# Liquid fill old tires



## jmgtp (Aug 8, 2016)

Hi All,

I picked up an old Bolens 1467 (medium frame) for hauling a cart around my property. I was previously using a Craftsman lawn tractor but it was really hard on that machine (which is my dedicated mower) and I was worried about the dinky transaxle in it. The Bolens has a cast iron 4 speed and is a much more stout machine. I have a small grassy slope (about a 2' incline) that the tires on the Bolens loose traction when pulling a load. On the Craftsman I had filled the rear tires with windshield wash fluid and it helped tremendously with traction. I'm trying to avoid chains as I don't want to risk tearing up the lawn or marring the pavement. I want fill the Bolens tires but they are much more aged. When I bought the machine all 4 were flat (it was sitting outside for seemingly years). 3 have held air for 3 weeks now, and one of the front tires I had to install a tube. 

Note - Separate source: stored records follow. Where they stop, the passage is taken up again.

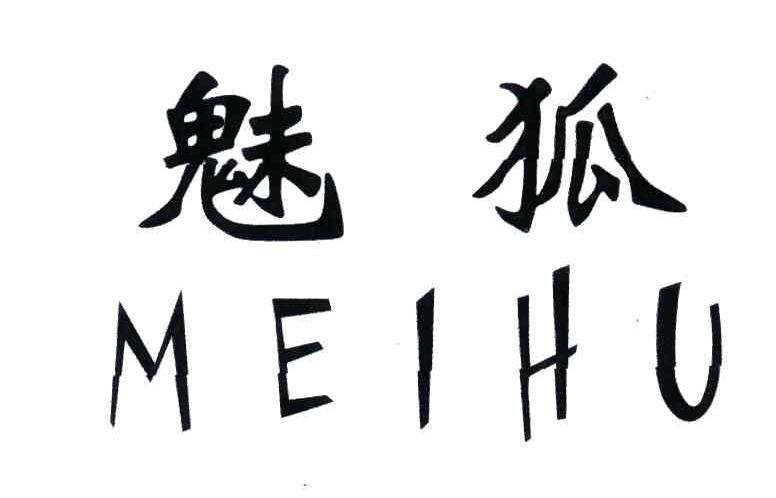 魅狐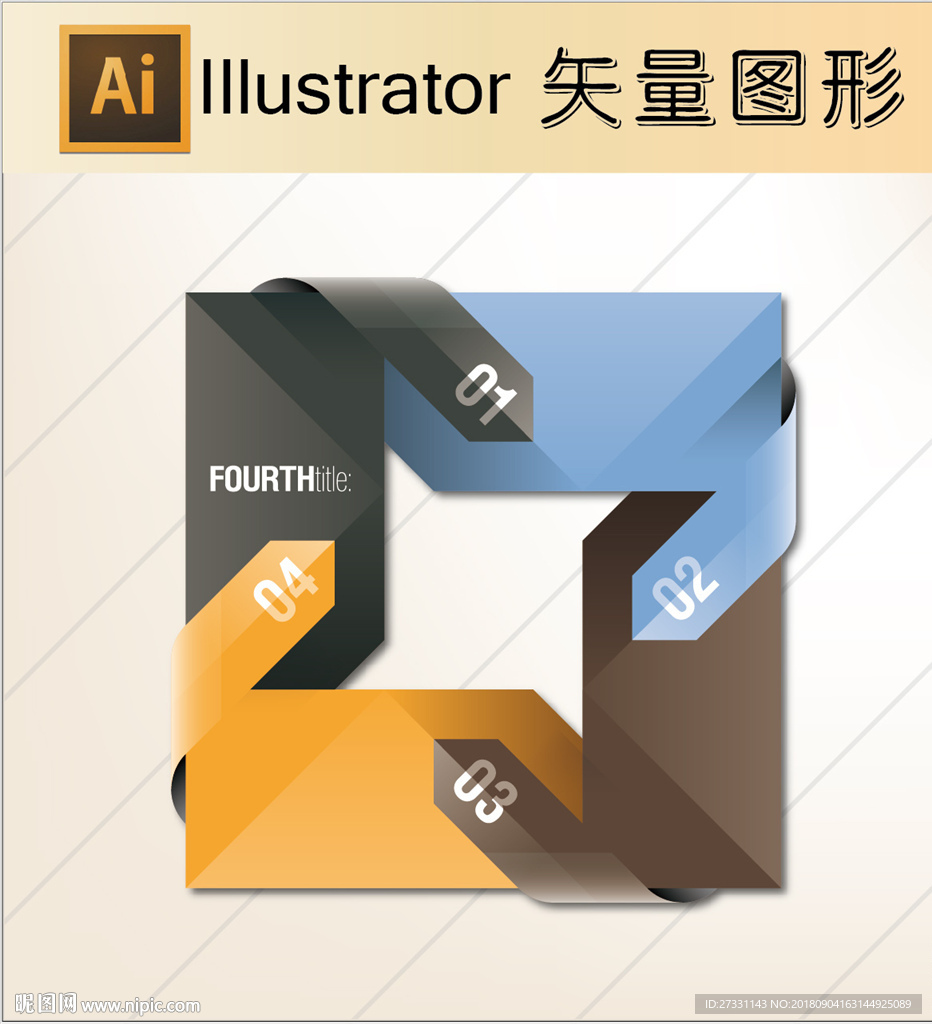 商务素材PPT素材图标标识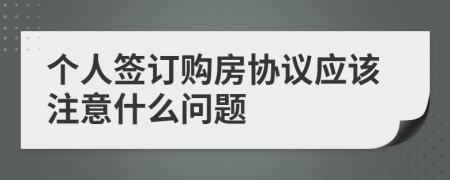 個(gè)人簽訂購房協(xié)議應(yīng)該注意什么問題
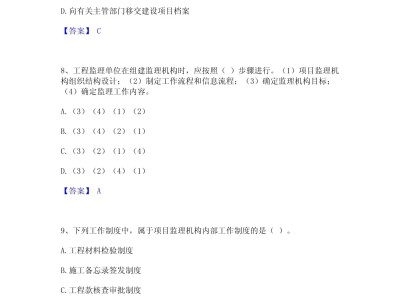 监理工程师概论要看吗,监理概论难吗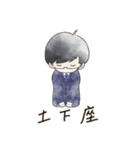 メガネお兄さんの日常スタンプ（個別スタンプ：21）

My question - if I break the bead on the rear tires to add fluid do I risk them not seating correctly again? They're pretty weathered looking.


----------



## BigT (Sep 15, 2014)

Hello jmgtp, welcome top the tractor forum.

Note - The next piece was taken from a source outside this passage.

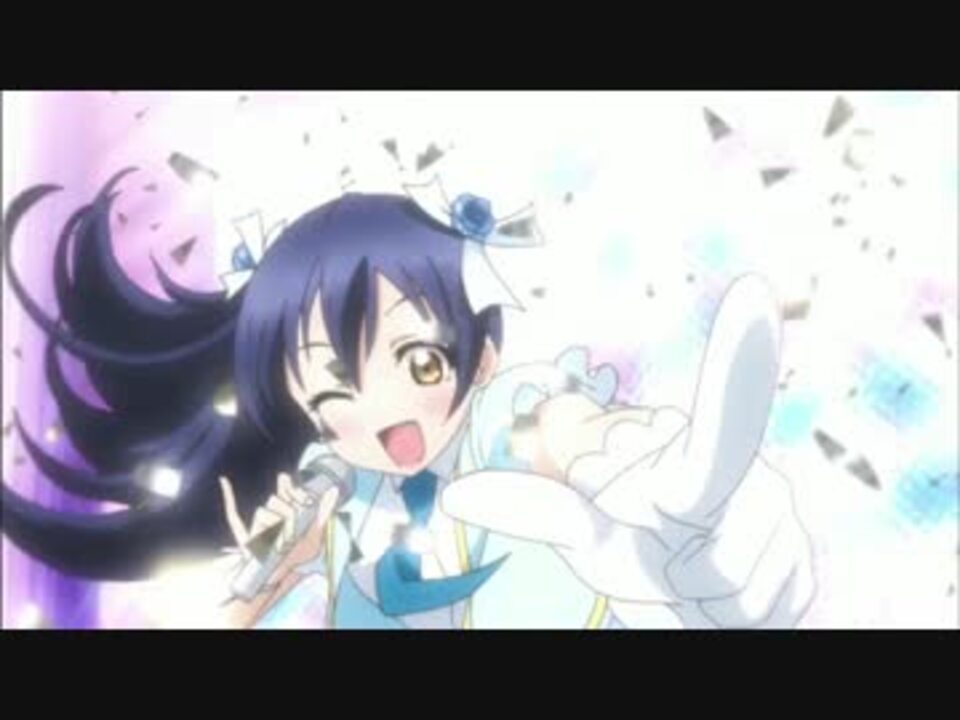 ラブライブ！　園田海未　ラブアローシュート♡！ セット レオ on X:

Do you have to break the bead? There is a tool for filling tractor tires with liquid and expelling air at the same time through the valve stem.


----------



## dozer966 (Dec 30, 2014)

My self I would put a tube in the tire and then fill with calcium sulution. If you go on the manuals section of the forum type in Ford 3400 and open the owners manual you will find a tire chart for loading tires it will tell you how much calcium to water and how many gallons per size tire. Your tire might not be in there but will give you a good idea. Tires should be filled at 75% and do not put water in calcium, put calcium in water because of chemical reaction. It makes a lot of heat. I load tires with a 45 galon drum and a compressor. Takes time because I have to fill and then drain off air repeatedly but it works for me. Not sure but the alcohol in the washer fluid might dry and crack rubber. 
Good luck


----------



## jmgtp (Aug 8, 2016)

Thank you for the responses.

In an effort to keep costs low (this machine is more of a side project/hobby than a necessity) I'm shying away from the cost of tubes. I wasn't aware of the liquid fill tool to purge air but found one for about $10, looks like it should allow me to add fluid without disturbing the tire beads. 

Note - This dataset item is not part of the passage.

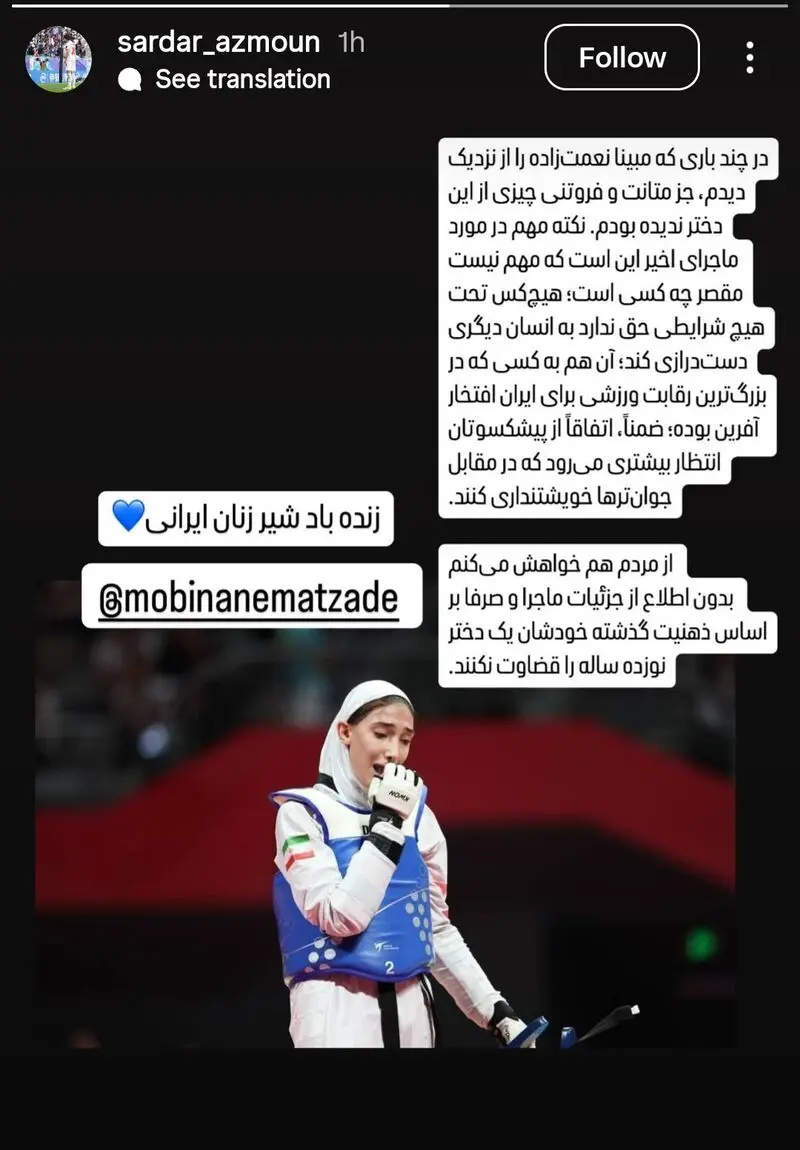 سردار مبینا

I'm planning on using windshield wash fluid since it's cheap, good to -10f, won't cause rust and won't kill critters if it springs a leak. I know it doesn't add as much weight as CC. From a chart I found online it looks like I can add close to 6 gallons per rear tire for roughly 100 lbs total added to the machine. Not sure if that will make enough difference but it can only help.


----------



## Thomas (Nov 1, 2006)

Tube and beet juice for liquid.


----------



## jhngardner367 (Apr 5, 2011)

I have the rear tires loaded,on my 1050,and it does make a difference,but I'd rather have the ag tires,than the turf tires I have ,now.
I got 2 rims,that are a bit narrower,so , if I can find a pair of ags,at a decent price, I'll switch them.
I'm not worried about the lawn,because it's tough grass,here !


----------